For someone who doesn't believe in Truth, I sure worry about it a lot. (Sorry to start this again, guys).


     The lack of firsthand accounts leads to the promulgation of contradictory opinions on the fate of the doomed seven climbers.  Though Wilcox and Snyder each published books, neither was a part of the second summit group, and thus they are not totally equipped to report on the group’s final days.  Tabor is therefore forced to make value judgments about the beliefs of others.  The lack of diaries and examinable bodies forces Tabor to construct an entire narrative around what is essentially an empty center.  All he has to work with is narratives of those on the periphery and his own educated guesses.

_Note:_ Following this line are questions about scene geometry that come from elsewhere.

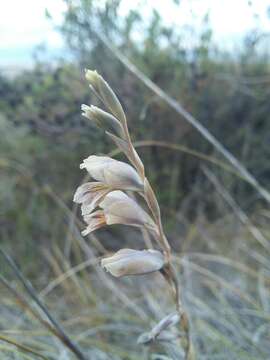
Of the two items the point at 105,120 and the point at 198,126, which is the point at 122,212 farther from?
the point at 198,126

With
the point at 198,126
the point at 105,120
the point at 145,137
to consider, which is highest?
the point at 105,120

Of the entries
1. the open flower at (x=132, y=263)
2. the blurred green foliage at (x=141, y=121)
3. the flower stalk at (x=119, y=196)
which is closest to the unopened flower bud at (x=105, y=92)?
the flower stalk at (x=119, y=196)

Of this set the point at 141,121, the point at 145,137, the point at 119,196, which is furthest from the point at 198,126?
the point at 145,137

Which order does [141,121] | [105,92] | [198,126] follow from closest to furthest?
[105,92]
[198,126]
[141,121]

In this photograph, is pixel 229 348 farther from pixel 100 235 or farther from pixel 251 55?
pixel 251 55

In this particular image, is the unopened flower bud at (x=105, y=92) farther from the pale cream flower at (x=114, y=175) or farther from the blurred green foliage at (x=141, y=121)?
the blurred green foliage at (x=141, y=121)

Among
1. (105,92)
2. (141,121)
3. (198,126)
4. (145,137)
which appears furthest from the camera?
(145,137)

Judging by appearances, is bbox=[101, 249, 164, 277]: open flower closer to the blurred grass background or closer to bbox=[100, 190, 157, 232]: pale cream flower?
bbox=[100, 190, 157, 232]: pale cream flower

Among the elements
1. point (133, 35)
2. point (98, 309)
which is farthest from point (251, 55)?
point (98, 309)
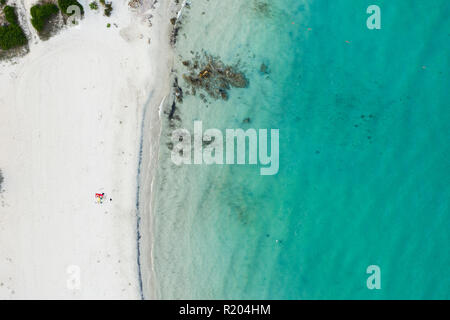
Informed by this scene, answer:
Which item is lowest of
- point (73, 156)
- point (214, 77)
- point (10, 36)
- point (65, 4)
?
point (73, 156)

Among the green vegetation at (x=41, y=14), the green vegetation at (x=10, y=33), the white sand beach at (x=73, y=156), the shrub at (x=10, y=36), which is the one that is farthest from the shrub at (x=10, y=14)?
the green vegetation at (x=41, y=14)

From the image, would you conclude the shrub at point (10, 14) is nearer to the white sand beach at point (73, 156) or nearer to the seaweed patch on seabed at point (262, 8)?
the white sand beach at point (73, 156)

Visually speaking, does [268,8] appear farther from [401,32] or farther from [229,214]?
[229,214]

            In the Author’s Note at the end of the text, Tabor explains his approach to writing Forever on the Mountain: “One tempting approach was to fictionalize those events, but my editor steered me elsewhere, asserting that to fictionalize even a small part of the narrative risked undermining its vastly greater factual parts” (371).  His contention that no part of the narrative is fictionalized seems odd in light of his choice to rely on guesswork (albeit informed) and invented dialogue to advance the plot.  By focusing on producing a book that differs from those of Wilcox and Snyder in that it lacks an overt agenda, Tabor ignores the fact that is an agenda in itself.  He acknowledges that “All perceptions, of course, depend on the position of the observer” (Tabor 363).  However, he does not go so far that the perspective of any one narrative or the piecing together of many, is akin to fictionalization.  Jacques Derrida in the Afterword to Limited, Inc. seems to discuss this problem:
what is ‘nonfiction standard discourse,’ […]?  This question is all the more indispensable since the rules, and even the statements of the rules governing the relations of ‘nonfiction standard discourse’ and its fictional ‘parasites,’ are not things found in nature, but laws, symbolic inventions, institutions that in their very normality as well as in their normativity, entail something of the fictional (133).

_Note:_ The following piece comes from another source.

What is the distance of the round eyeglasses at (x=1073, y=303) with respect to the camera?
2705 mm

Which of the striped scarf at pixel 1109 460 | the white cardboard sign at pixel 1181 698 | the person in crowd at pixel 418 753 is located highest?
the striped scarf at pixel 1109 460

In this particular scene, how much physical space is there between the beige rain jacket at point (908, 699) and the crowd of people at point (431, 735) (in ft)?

While I would never presume to fully understand anything Derrida writes, even two years after Lit Theory, it seems to me he is troubling the distinction between fiction and nonfiction that the writers we have read this semester hold so dear.  Thus, perhaps it is not that Tabor lacks direct access to the events he is investigating that problematizes his claims to “the truth.”  Rather, it is that he, like Snyder, Wilcox, Krakauer, and anyone else who constantly  has that first person narrator going in his or her head, assigns significance to things, thereby turning happenings into events in a larger story, a process which renders concerns such as “the truth” obsolete.